Many a day my "angel" tries to help me,
Many a time my neighbor lends a hand.
How can I expect to pray, and trip all along the way?
When will I ever reach the Promised Land?
Oh, how do you solve a problem like the breviary?
How can I ever hope to understand?
NOVICE MISTRESS: When I entered, it is true, I was clueless just like you,
And I never knew exactly where we were ...
PRIORESS: "It gets easier," they said, but inside my muddled head
The memorials and the feasts were all a blur!
But at last there came a day when there shone a hopeful ray,
And the tangled muddle vanished from my brain.
NOVICE MISTRESS: Until then, you must expect --
POSTULANT: -- to become a nervous wreck?
NOVICE MISTRESS: It's a penance!
PRIORESS: It's a challenge!
POSTULANT: It's a pain!!!
ALL 3: How do you solve a problem like the breviary?
How do you figure where to go, and when?
How do you find your way around the breviary?
POSTULANT: I think I have got it --
PRIORESS: -- and then you get lost --
POSTULANT: -- again!
PRIORESS and NOVICE MISTRESS:
Many a day my "angel" tried to help me,
Many a day my neighbor lent a hand.
POSTULANT: How can I expect to pray, and trip all along the way?

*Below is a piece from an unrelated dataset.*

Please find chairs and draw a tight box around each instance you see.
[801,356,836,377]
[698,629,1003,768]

PRIORESS: When will you ever reach the Promised Land?
ALL 3: Oh, how do you solve a problem like the breviary? ...
(Sudden, long pause while the SIGN CHANGER enters, carrying a sign which she places on the easel. On it is written: "Tomorrow's Liturgy: Paul Miki and Companions - Memorial - Common of Several Martyrs." The POSTULANT reads it silently, emits an anguished groan, then continues singing:)
POSTULANT: How can I ever hope to understand?
Love this! I think this is my favorite song from Sound of Music anyway. Elizabeth and I did it as a duet at an arts festival last spring.